Yesterday I heard the news of the passing of an old friend. This man is of the generation previous to my own. That is to say a contemporary of my parents. As I thought about him, remembering the man, the thought came to me. He was perhaps the last of a certain generation that I knew personally. I called my brother soon after hearing that news, as he is one of a very few that would know who I was talking about. I mean, one of a few that share mutual memories of him. This man was well known. I'd place him in the "icon" category. A beloved "character" for certain. At least in my eyes he was. I haven't seen him in many years and now he is gone.
It is the thought that he was the last of a generation that sticks in my mind. I can think of no other living person from that generation that I knew personally. My brother reminded me that is probably because of our ages. I'm 68 and he is 72. We are quickly becoming the "oldest" generation. It's a strange thought, but a reality. We have become the older folks. Yes there are still plenty of people older than ourselves, but those ranks are thinning. It is estimated that only a little more than half a million veterans of WW2 are still living today in America. There were about 16 million! Soon, a generation past.

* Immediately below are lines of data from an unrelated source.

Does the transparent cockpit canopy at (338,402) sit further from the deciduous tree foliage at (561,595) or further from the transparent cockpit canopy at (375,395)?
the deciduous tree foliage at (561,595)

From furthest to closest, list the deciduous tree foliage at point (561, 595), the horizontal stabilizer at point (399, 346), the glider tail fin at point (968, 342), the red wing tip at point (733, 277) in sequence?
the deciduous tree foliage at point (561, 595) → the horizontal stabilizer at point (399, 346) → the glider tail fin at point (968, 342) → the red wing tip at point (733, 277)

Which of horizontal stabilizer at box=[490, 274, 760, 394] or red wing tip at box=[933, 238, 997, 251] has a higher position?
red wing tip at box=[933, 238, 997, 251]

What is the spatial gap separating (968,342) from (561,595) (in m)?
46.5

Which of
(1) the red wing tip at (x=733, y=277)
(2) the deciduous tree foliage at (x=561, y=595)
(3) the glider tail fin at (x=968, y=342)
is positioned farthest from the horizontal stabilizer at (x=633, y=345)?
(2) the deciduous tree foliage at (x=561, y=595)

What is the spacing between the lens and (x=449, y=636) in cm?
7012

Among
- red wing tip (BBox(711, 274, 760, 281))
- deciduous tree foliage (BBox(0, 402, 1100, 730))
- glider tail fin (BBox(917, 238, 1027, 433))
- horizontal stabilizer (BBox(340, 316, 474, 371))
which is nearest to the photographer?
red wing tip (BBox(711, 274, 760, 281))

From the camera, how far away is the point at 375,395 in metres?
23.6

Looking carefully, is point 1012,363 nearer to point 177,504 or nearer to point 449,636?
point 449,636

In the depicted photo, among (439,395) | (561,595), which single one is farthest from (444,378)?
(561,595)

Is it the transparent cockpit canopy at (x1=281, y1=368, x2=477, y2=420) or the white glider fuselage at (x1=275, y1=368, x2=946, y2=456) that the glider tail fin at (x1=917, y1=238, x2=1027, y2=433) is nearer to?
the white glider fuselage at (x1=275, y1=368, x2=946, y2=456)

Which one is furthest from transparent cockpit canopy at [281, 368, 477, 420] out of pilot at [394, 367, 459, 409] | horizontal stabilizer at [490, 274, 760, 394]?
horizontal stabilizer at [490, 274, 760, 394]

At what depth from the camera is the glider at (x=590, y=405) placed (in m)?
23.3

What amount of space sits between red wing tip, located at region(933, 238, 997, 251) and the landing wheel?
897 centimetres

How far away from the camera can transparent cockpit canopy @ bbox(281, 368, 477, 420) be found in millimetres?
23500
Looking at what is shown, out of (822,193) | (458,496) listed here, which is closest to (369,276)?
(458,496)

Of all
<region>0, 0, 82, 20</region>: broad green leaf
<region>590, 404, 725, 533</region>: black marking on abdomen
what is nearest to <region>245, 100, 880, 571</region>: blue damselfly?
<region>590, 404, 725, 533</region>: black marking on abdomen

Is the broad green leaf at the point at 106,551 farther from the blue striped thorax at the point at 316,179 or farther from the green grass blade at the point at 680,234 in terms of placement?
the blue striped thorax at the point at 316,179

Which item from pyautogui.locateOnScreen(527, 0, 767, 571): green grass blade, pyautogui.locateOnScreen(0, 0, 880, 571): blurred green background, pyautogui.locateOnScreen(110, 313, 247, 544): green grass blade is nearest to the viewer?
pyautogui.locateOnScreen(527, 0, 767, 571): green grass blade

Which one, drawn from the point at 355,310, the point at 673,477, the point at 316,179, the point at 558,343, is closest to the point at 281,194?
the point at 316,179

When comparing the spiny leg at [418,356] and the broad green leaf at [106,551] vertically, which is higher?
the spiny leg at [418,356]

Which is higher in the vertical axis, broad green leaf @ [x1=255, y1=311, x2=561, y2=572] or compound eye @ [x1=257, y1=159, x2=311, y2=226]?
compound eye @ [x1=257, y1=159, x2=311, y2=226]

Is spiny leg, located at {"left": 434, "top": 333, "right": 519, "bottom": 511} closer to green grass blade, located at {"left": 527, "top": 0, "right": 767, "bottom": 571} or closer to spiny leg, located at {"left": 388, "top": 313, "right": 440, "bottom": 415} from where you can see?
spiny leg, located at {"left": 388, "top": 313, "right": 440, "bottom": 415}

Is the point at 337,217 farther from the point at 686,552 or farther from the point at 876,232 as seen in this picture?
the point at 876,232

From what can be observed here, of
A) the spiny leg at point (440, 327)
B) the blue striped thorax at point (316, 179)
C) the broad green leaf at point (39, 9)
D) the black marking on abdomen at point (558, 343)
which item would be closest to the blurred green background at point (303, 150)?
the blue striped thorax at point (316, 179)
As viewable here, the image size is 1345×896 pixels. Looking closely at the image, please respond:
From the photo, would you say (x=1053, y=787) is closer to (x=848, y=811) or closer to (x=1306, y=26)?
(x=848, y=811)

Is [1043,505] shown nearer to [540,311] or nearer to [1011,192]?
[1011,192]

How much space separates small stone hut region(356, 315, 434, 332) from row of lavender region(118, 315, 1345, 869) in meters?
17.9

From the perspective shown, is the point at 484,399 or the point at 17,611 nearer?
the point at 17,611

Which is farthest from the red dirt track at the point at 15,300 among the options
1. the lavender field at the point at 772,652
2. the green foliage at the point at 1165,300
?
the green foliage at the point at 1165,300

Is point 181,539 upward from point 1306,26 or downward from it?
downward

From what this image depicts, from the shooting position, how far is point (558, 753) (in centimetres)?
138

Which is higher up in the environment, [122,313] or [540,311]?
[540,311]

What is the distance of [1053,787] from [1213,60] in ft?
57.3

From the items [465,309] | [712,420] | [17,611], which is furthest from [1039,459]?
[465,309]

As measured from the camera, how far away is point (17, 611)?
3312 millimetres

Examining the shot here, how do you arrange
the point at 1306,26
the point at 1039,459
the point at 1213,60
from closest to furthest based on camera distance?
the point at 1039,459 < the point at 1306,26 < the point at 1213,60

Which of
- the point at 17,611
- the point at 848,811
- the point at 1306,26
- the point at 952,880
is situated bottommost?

Once again I feel the passage of time. The clock has struck another hour with that news. I was saddened and shocked. This past May my Mom passed. My Dad has been gone for thirty one years. I have photographs and memories of them, and many more of their generation, but now it feels like the book is closed. It is an awareness. All one can do is absorb the shock and move on, their memories aren't going anywhere without me. I do feel a sense of responsibility to them, to keep their memories alive. Chaucer is credited with saying. "time and tide wait for no man" and there is no disputing that. It's just that every once in a while, it pauses, if you are aware of that. Happened to me yesterday. A generation past.